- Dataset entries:
-- Opening Marker --

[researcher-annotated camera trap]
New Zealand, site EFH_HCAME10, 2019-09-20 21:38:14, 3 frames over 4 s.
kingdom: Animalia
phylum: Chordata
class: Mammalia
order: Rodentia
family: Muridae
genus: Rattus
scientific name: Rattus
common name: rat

-- Closing Marker --

- Problem to work on: The records need to be copied exactly, with no line left out.

- The answer:
[researcher-annotated camera trap]
New Zealand, site EFH_HCAME10, 2019-09-20 21:38:14, 3 frames over 4 s.
kingdom: Animalia
phylum: Chordata
class: Mammalia
order: Rodentia
family: Muridae
genus: Rattus
scientific name: Rattus
common name: rat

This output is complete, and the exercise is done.